Fungi, with their dense underground network of hyphae, far smaller and more
closely packed than even the tiniest of plant roots, can more efficiently
harvest minerals from the soil.
The relationship is so beneficial it has become almost universal. An
estimated 90 percent of plants have mycorrhizal relationships with fungi. A
single tree can support hundreds of different species of fungi entangled in its
roots.
This crucial relationship between fungi and trees makes a harmonious story of
cooperation and mutual benefit.
It also represents an opportunity to be exploited. Enter the Indian Pipe.
An Indian Pipe plant exists for most of the year as a root mass under the
ground that is covered with a dense mat of fungal hyphae. Like trees, Indian
Pipe convinces the fungus to feed it minerals through the hyphae.
Indian Pipe goes further. Somehow, it convinces the fungus to also give up
sugars.
The sugars Indian Pipe gets weren't produced by the fungi. They came from the
tree with which the fungus is associated. So, in effect, the Indian Pipe is
parasitizing both the fungus and the tree.
By tapping into the relationship between the tree and the fungus, the Indian
Pipe gets a free ride. It doesn't have to produce carbohydrates or find
minerals.
Indian Pipe probably uses some of the same chemical cues trees and fungi use
in their relationship. The unwitting hosts may be chemically duped into sharing
with Indian Pipe.
The ancestors of Indian Pipe were green plants in the same family as
blueberry and rhododendron. They carried on photosynthesis and had relationships
with fungi just like almost all other plants.

━━━━━━━━

WORK TO COMPLETE:
**1.** According to the passage on Indian Pipe, what share of plants are estimated to have mycorrhizal relationships with fungi?
**2.** Retype the part of the Indian Pipe passage starting at "An Indian Pipe" and ending at "with Indian Pipe.".

━━━━━━━━

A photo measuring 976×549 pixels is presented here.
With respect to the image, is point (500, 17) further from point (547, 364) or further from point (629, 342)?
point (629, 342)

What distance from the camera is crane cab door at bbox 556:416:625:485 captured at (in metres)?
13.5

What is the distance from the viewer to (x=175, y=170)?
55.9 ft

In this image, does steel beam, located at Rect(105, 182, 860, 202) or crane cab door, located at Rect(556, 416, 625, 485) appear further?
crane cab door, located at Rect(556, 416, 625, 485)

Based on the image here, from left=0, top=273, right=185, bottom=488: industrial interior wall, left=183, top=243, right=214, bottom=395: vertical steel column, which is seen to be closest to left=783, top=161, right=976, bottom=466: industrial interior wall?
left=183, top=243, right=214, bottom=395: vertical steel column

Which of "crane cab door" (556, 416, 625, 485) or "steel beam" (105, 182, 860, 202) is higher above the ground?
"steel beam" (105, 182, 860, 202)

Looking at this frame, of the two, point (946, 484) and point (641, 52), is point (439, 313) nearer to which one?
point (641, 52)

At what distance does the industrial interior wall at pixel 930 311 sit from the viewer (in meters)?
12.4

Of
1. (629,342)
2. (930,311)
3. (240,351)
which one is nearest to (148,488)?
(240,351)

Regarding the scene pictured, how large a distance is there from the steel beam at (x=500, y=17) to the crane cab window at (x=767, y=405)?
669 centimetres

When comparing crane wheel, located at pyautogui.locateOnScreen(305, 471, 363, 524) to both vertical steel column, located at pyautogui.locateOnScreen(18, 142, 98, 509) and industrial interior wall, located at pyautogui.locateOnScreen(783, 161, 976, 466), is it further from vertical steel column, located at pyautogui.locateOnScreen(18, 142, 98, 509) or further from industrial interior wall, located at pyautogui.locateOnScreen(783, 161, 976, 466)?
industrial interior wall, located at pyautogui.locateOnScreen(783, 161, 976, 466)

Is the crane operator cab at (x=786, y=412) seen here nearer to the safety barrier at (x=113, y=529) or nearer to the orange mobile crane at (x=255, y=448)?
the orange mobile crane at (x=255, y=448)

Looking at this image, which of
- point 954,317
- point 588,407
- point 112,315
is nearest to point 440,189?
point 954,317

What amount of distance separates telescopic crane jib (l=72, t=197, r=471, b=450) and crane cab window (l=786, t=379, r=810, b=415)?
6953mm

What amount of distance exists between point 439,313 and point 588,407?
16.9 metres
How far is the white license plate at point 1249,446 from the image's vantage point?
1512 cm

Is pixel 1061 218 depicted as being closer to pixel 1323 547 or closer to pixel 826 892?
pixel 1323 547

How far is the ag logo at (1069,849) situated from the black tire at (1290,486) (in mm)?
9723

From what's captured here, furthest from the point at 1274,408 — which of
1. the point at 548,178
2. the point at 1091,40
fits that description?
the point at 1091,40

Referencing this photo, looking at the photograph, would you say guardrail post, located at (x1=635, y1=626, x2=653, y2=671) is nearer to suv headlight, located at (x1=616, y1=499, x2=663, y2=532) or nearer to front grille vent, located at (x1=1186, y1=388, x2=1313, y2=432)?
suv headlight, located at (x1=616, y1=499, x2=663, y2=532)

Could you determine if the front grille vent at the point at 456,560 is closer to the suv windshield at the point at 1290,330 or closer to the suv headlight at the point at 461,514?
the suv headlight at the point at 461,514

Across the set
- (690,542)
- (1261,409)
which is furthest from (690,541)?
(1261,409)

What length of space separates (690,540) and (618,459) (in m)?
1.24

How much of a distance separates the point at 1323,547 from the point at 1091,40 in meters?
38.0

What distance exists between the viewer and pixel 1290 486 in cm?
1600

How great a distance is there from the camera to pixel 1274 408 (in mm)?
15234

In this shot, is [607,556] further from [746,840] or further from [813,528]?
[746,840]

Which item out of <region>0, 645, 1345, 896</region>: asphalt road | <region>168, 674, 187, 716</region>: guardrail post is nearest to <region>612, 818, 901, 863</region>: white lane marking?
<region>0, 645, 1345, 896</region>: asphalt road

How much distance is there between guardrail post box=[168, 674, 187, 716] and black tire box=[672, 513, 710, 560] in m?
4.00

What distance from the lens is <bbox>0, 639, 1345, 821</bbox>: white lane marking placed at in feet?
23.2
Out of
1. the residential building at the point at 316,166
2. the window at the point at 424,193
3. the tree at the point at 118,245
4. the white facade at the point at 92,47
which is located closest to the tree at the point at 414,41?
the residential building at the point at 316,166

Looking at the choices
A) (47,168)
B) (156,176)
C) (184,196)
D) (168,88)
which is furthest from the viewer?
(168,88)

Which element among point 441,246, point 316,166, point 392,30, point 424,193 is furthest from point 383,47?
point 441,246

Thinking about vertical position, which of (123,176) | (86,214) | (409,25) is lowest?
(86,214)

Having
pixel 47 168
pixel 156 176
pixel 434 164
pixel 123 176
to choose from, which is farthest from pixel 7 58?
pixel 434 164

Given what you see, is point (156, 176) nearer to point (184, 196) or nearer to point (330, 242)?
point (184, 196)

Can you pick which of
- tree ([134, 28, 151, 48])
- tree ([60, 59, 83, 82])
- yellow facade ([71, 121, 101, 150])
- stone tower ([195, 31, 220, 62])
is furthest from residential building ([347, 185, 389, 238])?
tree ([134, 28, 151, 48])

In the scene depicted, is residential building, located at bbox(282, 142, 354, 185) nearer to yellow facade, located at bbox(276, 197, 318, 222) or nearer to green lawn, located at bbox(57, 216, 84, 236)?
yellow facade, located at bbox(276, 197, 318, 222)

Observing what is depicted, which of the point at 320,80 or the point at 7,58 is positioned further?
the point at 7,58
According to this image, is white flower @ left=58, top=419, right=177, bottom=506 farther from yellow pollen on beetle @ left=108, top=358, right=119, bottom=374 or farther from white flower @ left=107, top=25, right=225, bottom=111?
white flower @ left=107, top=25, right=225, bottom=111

━━━━━━━━

TASK SOLUTIONS:
**1.** An estimated 90 percent.

**2.**
An Indian Pipe plant exists for most of the year as a root mass under the
ground that is covered with a dense mat of fungal hyphae. Like trees, Indian
Pipe convinces the fungus to feed it minerals through the hyphae.
Indian Pipe goes further. Somehow, it convinces the fungus to also give up
sugars.
The sugars Indian Pipe gets weren't produced by the fungi. They came from the
tree with which the fungus is associated. So, in effect, the Indian Pipe is
parasitizing both the fungus and the tree.
By tapping into the relationship between the tree and the fungus, the Indian
Pipe gets a free ride. It doesn't have to produce carbohydrates or find
minerals.
Indian Pipe probably uses some of the same chemical cues trees and fungi use
in their relationship. The unwitting hosts may be chemically duped into sharing
with Indian Pipe.